Beef and Lamb New Zealand chief economist Andrew Burtt said the 10 percent drop in export value for the six months to January was driven by currency changes.

"Most of that is the huge change in the value of the New Zealand dollar against the currencies in which wool is exported ... for example against stirling the NZD is 30 percent stronger than it was for the same time last season - that's really following the referendum in the UK on Brexit."

Mr Burtt said the 25 percent drop in export value from December to January was a slightly different story.

"There was a sharp decline in exports to China for a large part of last year ... things look like they may be improving a little bit in January."

The value of medium wool exports per tonne has dropped by over 9.4 percent in the past six months, fine cross bred wool is down 21 percent and strong wool is down 12.5 percent.

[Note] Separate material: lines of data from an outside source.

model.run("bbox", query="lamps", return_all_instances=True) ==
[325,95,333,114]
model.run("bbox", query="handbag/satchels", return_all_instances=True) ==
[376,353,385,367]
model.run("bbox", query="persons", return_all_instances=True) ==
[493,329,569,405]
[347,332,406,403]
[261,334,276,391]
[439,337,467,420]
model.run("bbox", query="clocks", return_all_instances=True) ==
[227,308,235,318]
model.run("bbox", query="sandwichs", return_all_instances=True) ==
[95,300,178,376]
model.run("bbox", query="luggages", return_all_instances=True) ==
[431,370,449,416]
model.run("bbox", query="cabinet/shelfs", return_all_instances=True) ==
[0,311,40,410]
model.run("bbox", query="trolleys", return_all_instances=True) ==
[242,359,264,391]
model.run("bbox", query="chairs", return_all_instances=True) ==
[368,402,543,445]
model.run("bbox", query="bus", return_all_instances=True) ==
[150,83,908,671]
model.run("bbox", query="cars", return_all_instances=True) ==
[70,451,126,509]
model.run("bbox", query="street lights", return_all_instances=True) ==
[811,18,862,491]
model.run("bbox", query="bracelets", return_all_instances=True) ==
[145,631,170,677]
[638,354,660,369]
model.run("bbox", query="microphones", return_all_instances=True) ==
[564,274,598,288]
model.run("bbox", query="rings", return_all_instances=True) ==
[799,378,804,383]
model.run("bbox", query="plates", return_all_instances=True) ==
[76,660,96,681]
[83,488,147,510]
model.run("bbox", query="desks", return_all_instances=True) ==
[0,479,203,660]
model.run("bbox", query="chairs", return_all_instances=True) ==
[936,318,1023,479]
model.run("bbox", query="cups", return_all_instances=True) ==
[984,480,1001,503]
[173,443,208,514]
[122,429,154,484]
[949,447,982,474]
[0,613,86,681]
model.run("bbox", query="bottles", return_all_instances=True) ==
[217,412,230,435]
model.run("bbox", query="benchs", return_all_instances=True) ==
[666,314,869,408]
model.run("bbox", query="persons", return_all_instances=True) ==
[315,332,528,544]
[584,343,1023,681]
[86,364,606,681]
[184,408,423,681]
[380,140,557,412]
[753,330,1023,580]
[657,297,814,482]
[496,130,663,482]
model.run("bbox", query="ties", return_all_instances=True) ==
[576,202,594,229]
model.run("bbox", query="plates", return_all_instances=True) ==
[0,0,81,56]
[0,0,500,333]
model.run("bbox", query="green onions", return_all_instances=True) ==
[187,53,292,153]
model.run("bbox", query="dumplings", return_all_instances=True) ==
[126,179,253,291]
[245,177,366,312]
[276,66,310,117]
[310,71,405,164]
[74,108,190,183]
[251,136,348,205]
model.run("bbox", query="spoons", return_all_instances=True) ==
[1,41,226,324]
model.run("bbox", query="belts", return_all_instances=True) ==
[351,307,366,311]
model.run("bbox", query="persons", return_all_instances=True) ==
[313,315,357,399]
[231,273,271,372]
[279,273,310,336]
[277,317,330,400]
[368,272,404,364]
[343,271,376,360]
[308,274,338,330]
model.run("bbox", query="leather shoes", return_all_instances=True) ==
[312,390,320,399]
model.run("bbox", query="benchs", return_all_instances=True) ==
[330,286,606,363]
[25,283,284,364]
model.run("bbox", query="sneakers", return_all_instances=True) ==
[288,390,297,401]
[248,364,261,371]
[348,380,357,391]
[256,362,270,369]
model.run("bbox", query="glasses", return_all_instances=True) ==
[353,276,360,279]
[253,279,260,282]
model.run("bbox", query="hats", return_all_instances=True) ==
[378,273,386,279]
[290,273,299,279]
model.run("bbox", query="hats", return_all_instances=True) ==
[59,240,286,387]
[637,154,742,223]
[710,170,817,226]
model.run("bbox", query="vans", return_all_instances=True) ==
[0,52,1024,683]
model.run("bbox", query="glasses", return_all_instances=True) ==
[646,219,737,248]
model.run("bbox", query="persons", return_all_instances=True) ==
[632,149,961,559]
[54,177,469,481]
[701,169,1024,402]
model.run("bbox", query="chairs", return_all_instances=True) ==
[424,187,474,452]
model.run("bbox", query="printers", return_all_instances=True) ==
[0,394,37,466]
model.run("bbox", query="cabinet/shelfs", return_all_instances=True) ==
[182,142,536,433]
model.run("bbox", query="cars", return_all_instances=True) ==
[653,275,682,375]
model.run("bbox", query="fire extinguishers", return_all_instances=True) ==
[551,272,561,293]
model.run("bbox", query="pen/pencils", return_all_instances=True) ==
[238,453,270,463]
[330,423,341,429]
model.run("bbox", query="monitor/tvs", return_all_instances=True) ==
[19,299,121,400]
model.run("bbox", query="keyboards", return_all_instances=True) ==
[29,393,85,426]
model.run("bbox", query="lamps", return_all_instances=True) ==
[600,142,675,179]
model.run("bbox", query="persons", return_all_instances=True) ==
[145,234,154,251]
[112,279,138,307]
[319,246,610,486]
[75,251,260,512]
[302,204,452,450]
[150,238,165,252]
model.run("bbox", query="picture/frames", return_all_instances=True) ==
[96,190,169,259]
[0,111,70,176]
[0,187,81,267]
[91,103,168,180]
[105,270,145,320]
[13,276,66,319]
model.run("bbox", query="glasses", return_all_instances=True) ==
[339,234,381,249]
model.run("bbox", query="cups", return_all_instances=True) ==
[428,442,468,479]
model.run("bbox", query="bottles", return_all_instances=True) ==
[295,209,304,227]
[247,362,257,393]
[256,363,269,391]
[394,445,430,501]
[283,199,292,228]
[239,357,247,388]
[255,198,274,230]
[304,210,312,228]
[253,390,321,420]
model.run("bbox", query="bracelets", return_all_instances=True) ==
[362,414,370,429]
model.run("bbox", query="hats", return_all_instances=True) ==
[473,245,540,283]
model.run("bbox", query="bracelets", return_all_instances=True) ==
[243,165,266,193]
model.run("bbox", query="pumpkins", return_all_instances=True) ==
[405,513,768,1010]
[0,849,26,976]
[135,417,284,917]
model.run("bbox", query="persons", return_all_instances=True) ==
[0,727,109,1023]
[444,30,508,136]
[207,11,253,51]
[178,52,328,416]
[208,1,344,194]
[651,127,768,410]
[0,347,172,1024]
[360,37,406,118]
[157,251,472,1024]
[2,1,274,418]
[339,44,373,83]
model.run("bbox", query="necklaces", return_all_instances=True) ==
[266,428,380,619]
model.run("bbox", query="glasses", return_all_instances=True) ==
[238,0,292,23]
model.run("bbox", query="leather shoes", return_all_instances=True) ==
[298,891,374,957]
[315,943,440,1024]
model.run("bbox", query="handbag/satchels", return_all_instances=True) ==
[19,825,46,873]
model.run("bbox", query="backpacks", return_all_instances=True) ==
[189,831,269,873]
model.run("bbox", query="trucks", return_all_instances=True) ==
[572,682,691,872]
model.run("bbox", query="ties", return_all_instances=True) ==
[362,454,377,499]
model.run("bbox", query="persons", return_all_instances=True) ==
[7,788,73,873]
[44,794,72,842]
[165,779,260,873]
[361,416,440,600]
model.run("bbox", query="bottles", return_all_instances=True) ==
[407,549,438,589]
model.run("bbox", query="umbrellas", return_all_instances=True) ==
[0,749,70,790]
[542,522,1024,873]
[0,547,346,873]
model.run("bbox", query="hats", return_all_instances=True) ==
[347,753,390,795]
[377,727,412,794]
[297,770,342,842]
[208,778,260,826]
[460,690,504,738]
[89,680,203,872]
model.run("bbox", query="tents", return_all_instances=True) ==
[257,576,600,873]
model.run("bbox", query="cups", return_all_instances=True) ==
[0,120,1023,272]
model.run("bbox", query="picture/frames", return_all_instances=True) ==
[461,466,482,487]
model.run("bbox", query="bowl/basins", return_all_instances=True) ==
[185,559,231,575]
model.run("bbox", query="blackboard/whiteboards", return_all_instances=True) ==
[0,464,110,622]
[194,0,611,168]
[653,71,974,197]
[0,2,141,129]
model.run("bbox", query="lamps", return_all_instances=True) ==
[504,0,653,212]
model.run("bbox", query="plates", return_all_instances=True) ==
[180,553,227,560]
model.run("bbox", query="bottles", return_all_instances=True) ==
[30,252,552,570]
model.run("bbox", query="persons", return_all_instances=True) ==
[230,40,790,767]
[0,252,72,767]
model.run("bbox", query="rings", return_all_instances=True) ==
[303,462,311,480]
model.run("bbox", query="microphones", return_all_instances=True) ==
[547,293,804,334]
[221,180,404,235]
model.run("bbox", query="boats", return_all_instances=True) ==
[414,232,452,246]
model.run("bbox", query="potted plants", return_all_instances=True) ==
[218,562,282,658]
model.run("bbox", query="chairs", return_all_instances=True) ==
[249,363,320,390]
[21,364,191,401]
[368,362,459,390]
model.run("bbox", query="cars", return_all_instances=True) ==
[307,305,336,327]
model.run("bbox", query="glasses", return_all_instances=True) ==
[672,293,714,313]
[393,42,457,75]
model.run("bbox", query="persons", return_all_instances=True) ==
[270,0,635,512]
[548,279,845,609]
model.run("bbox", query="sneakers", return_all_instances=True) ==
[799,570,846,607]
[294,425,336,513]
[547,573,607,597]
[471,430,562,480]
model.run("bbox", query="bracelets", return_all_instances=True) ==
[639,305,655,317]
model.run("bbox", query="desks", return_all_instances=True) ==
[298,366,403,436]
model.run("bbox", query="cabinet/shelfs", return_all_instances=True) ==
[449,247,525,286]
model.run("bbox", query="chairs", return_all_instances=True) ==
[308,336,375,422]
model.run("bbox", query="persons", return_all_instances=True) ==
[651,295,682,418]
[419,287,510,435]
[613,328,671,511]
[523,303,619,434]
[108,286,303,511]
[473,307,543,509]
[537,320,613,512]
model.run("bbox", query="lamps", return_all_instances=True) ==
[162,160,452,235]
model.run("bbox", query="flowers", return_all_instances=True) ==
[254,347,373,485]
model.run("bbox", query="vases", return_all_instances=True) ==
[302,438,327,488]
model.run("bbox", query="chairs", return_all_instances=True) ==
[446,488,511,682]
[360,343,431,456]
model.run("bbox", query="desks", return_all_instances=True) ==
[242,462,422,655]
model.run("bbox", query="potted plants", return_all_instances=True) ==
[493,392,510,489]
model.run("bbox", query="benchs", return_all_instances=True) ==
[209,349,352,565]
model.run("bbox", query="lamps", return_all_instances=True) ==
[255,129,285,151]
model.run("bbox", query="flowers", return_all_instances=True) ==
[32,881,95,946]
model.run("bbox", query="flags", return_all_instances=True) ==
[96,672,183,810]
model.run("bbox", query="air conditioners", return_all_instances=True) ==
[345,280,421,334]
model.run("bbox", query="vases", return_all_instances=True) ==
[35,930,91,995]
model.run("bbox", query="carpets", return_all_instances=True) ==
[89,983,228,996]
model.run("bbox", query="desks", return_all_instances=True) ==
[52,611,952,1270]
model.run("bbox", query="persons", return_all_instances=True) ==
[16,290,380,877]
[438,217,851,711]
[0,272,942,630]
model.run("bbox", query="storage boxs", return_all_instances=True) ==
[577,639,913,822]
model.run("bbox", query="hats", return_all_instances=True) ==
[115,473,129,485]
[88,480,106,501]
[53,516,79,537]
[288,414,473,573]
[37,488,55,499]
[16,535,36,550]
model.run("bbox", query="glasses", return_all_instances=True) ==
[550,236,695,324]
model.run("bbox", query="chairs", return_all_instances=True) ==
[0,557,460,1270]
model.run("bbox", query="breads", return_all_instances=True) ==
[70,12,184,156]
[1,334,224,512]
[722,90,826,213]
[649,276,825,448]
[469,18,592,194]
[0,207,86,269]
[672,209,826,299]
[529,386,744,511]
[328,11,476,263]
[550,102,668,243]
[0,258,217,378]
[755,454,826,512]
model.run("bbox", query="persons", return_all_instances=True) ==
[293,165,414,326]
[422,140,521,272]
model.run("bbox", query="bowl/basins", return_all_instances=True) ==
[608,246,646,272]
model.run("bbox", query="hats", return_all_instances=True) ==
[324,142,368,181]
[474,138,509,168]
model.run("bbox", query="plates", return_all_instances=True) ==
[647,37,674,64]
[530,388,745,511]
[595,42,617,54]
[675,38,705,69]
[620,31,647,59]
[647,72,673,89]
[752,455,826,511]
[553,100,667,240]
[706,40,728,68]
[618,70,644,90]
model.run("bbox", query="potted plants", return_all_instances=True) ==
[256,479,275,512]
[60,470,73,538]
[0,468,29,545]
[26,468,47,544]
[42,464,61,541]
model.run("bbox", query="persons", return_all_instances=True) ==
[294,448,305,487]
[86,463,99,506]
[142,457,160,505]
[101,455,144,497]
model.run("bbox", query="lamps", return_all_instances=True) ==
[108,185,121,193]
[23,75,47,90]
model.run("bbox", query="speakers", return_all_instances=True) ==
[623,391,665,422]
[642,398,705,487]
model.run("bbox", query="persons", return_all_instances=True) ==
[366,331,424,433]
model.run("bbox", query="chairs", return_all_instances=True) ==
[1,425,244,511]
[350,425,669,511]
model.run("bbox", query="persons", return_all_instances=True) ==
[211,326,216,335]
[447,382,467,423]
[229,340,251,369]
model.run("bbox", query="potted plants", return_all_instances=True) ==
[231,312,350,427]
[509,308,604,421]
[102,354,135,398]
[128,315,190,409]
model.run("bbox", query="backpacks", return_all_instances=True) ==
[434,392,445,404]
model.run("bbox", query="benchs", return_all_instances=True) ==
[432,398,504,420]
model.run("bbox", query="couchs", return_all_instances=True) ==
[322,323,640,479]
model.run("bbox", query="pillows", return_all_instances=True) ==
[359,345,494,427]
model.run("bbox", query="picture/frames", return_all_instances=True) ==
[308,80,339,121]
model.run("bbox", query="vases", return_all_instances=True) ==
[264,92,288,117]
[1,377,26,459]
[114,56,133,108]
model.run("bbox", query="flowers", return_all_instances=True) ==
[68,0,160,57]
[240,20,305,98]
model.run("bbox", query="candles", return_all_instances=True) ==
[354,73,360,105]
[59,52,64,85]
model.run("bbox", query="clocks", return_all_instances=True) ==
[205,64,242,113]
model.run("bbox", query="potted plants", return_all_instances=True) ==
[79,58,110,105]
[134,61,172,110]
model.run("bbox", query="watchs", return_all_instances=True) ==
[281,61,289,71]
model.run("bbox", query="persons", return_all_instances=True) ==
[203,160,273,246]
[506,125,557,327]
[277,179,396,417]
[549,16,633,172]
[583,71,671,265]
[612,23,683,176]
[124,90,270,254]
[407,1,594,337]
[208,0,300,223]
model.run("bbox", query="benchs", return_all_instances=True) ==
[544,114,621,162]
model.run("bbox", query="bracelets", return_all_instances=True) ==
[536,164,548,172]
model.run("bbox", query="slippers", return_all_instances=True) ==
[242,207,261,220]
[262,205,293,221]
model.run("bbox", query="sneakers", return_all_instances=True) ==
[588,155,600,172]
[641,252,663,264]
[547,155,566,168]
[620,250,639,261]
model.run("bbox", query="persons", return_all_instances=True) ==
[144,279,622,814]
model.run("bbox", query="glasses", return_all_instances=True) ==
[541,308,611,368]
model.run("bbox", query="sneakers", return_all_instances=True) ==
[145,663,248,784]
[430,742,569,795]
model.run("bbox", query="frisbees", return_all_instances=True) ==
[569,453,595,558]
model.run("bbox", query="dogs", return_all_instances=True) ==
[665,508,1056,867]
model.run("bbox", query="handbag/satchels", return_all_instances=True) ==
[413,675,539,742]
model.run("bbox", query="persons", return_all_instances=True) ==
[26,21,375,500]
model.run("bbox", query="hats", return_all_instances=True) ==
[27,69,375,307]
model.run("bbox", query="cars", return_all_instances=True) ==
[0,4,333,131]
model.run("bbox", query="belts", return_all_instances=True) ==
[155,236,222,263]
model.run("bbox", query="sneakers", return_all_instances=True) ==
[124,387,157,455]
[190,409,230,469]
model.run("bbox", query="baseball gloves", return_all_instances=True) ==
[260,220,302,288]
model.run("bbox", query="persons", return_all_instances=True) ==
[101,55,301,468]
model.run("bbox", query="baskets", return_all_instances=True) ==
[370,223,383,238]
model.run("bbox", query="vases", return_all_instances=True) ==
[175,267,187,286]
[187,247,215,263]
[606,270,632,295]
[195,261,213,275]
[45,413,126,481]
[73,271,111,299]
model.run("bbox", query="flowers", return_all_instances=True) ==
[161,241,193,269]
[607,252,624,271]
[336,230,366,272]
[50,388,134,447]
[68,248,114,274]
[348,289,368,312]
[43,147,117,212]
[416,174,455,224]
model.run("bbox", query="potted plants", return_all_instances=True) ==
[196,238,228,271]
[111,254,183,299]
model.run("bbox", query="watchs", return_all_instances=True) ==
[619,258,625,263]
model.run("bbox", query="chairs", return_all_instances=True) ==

New Zealand wool exports graph

Graphic: Beef + Lamb Economic Service

The only rise in value is for fine wool, said Mr Burtt.

"Fine wool returns are up about 2 percent, they're less effected by the exchange rate and market returns have been good for fine wool."

Mr Burtt said overall low prices had made it hard for farmers to get decent prices.

"Because of low prices farmers have adjusted what they are doing, we're hearing anecdotally that some of them (farmers) are holding onto wool - that makes things difficult."

The cost of shearing was also hitting farmers in the pocket, said Mr Burtt.

"It seems to be little changed from what it has been historically, and prices for the wool have been down which makes it difficult to be profitable on some of the wool operations."